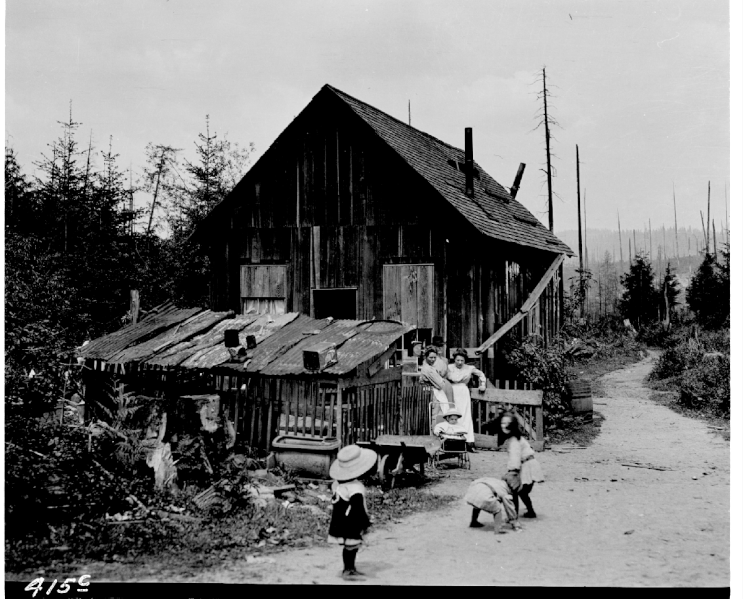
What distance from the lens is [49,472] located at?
785 cm

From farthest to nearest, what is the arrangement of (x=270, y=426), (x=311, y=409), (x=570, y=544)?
(x=270, y=426) < (x=311, y=409) < (x=570, y=544)

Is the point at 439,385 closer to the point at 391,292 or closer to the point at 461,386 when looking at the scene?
the point at 461,386

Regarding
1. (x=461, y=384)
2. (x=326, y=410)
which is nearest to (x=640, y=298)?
(x=461, y=384)

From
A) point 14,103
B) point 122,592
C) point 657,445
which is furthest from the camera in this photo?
point 657,445

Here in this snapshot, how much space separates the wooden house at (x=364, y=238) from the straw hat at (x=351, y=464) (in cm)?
824

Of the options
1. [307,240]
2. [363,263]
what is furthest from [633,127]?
[307,240]

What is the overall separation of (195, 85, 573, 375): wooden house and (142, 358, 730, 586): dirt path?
5510 mm

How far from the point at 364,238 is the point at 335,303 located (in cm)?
234

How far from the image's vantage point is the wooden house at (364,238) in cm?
1448

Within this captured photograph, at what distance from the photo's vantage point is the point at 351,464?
6.27 meters

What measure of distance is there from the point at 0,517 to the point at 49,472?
0.95 m

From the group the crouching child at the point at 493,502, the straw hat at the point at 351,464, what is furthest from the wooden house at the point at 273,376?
the straw hat at the point at 351,464

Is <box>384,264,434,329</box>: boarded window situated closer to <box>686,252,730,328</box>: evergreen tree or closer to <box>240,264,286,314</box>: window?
<box>240,264,286,314</box>: window

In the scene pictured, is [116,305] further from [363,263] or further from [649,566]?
[649,566]
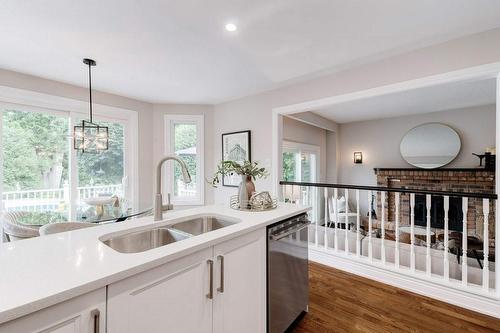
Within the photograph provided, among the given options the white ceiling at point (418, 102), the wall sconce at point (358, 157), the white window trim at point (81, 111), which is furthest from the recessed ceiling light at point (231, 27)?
the wall sconce at point (358, 157)

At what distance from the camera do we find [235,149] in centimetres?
416

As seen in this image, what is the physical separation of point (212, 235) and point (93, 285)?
1.85 feet

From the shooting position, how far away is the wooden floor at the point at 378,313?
1.88 m

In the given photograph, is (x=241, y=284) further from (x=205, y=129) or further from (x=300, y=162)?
(x=300, y=162)

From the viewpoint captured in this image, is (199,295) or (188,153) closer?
(199,295)

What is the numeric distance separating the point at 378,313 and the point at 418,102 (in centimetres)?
394

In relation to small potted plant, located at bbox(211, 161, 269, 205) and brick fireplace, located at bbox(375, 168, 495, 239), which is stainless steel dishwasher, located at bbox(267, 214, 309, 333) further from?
brick fireplace, located at bbox(375, 168, 495, 239)

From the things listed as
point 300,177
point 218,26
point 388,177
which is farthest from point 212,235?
point 388,177

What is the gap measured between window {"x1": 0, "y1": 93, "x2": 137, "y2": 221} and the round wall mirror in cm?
567

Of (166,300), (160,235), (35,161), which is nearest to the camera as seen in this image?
(166,300)

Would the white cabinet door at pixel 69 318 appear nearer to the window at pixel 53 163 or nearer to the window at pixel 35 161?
the window at pixel 53 163

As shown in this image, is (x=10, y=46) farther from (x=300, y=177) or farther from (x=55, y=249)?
→ (x=300, y=177)

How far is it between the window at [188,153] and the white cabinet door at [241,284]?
3.13 meters

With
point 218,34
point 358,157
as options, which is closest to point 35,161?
point 218,34
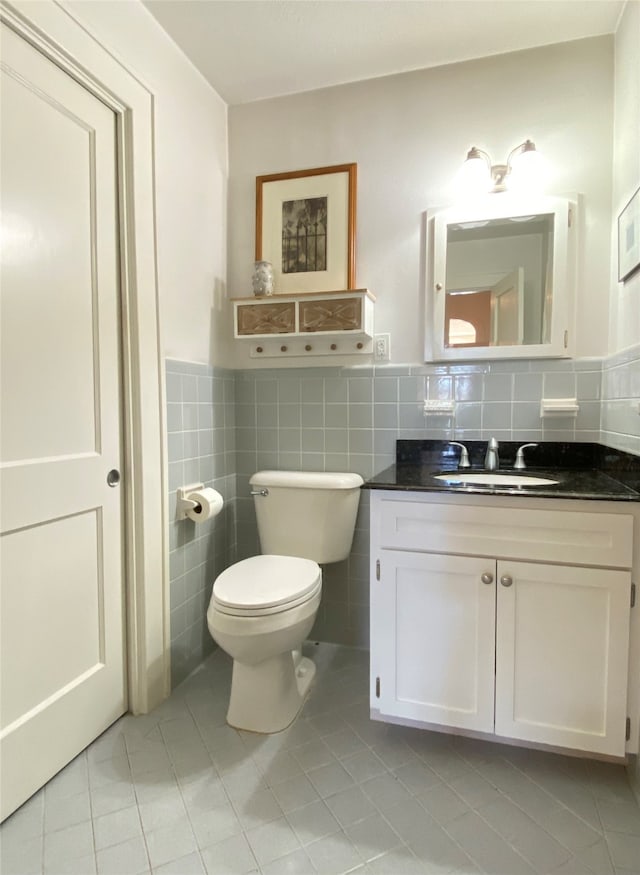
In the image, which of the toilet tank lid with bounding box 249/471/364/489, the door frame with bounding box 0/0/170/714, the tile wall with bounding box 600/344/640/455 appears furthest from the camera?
the toilet tank lid with bounding box 249/471/364/489

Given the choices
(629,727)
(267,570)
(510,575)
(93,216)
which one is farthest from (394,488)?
(93,216)

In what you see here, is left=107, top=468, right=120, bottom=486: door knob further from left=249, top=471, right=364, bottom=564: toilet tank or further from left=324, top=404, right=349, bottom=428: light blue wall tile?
left=324, top=404, right=349, bottom=428: light blue wall tile

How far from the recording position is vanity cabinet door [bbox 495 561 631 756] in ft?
4.06

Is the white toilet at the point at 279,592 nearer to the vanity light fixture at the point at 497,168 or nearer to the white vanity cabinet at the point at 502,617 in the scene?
the white vanity cabinet at the point at 502,617

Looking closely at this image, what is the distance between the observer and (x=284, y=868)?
1.05m

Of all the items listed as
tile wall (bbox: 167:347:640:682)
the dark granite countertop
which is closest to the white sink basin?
the dark granite countertop

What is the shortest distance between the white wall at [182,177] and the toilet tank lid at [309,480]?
551 mm

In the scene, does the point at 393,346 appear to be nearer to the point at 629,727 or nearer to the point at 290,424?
the point at 290,424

■ ■ ■ ■ ■

*What you should do:*
Please copy out all of the entries above word for word, leaving out the pictures.

*Expected output:*
What distance from the lens is [49,472] located at?
785 cm

From farthest to nearest, what is the arrangement of (x=270, y=426), (x=311, y=409), (x=570, y=544)?
(x=270, y=426) < (x=311, y=409) < (x=570, y=544)

Is the point at 439,385 closer to the point at 391,292 or closer to the point at 461,386 when looking at the scene?
the point at 461,386

Regarding
1. (x=461, y=384)
2. (x=326, y=410)
which is nearest to (x=640, y=298)?
(x=461, y=384)

From
A) point 14,103
B) point 122,592
C) point 657,445
which is furthest from the camera in this photo?
point 657,445

Here in this snapshot, how much space separates the wooden house at (x=364, y=238) from the straw hat at (x=351, y=464) (in cm)?
824

Of the options
1. [307,240]
2. [363,263]
what is furthest from [633,127]?
[307,240]

What is the overall separation of (195, 85, 573, 375): wooden house and (142, 358, 730, 586): dirt path?
5510 mm

How far from the point at 364,238 is the point at 335,303 located (in cm)?
234

How far from the image's vantage point is the wooden house at (364,238) in cm?
1448

Within this captured photograph, at what distance from the photo's vantage point is the point at 351,464?
6.27 meters

What measure of distance is there from the point at 0,517 to the point at 49,472?
0.95 m

From the group the crouching child at the point at 493,502, the straw hat at the point at 351,464, what is furthest from the wooden house at the point at 273,376?
the straw hat at the point at 351,464

Is <box>384,264,434,329</box>: boarded window situated closer to <box>686,252,730,328</box>: evergreen tree or closer to <box>240,264,286,314</box>: window?
<box>240,264,286,314</box>: window

In the scene pictured, is [116,305] further from [363,263] or further from [649,566]?
[649,566]
Within the photograph provided, among the given options the white ceiling at point (418, 102), the wall sconce at point (358, 157), the white window trim at point (81, 111), which is furthest from the recessed ceiling light at point (231, 27)?
the wall sconce at point (358, 157)

At what distance from the camera do we find [235,149] in centimetres?
416

As seen in this image, what is the physical separation of point (212, 235) and point (93, 285)?
1.85 feet

From the shooting position, how far away is the wooden floor at the point at 378,313?
1.88 m

In the given photograph, is (x=241, y=284) further from (x=205, y=129) or further from (x=300, y=162)?
(x=300, y=162)

From the viewpoint captured in this image, is (199,295) or (188,153) closer?
(199,295)

What is the numeric distance separating the point at 378,313 and the point at 418,102 (in centimetres)?
394

In relation to small potted plant, located at bbox(211, 161, 269, 205) and brick fireplace, located at bbox(375, 168, 495, 239), which is stainless steel dishwasher, located at bbox(267, 214, 309, 333) further from?
brick fireplace, located at bbox(375, 168, 495, 239)

From the things listed as
point 300,177
point 218,26
point 388,177
which is farthest from point 212,235?
point 388,177

What is the gap measured between window {"x1": 0, "y1": 93, "x2": 137, "y2": 221} and the round wall mirror in cm?
567

Of (166,300), (160,235), (35,161), which is nearest to the camera as seen in this image?
(166,300)

Would the white cabinet door at pixel 69 318 appear nearer to the window at pixel 53 163 or nearer to the window at pixel 35 161?
the window at pixel 53 163

As shown in this image, is (x=10, y=46) farther from (x=300, y=177) or farther from (x=55, y=249)?
→ (x=300, y=177)

How far is it between the window at [188,153] and the white cabinet door at [241,284]?
3.13 meters

With
point 218,34
point 358,157
as options, which is closest to point 35,161?
point 218,34
In the image, which of the toilet tank lid with bounding box 249/471/364/489, the door frame with bounding box 0/0/170/714, the tile wall with bounding box 600/344/640/455 appears furthest from the camera?
the toilet tank lid with bounding box 249/471/364/489

Given the choices
(629,727)
(267,570)
(510,575)
(93,216)
which one is farthest from (394,488)?
(93,216)

In what you see here, is left=107, top=468, right=120, bottom=486: door knob further from left=249, top=471, right=364, bottom=564: toilet tank or further from left=324, top=404, right=349, bottom=428: light blue wall tile?
left=324, top=404, right=349, bottom=428: light blue wall tile

How far from the recording position is vanity cabinet door [bbox 495 561 631 756] in ft?
4.06

Is the white toilet at the point at 279,592 nearer to the vanity light fixture at the point at 497,168 or nearer to the white vanity cabinet at the point at 502,617 in the scene?
the white vanity cabinet at the point at 502,617

Looking closely at this image, what is the distance between the observer and (x=284, y=868)?
1.05m

Of all the items listed as
tile wall (bbox: 167:347:640:682)
the dark granite countertop
which is closest to the white sink basin?
the dark granite countertop

What is the shortest distance between the white wall at [182,177] and the toilet tank lid at [309,480]?
551 mm

In the scene, does the point at 393,346 appear to be nearer to the point at 629,727 or nearer to the point at 290,424?
the point at 290,424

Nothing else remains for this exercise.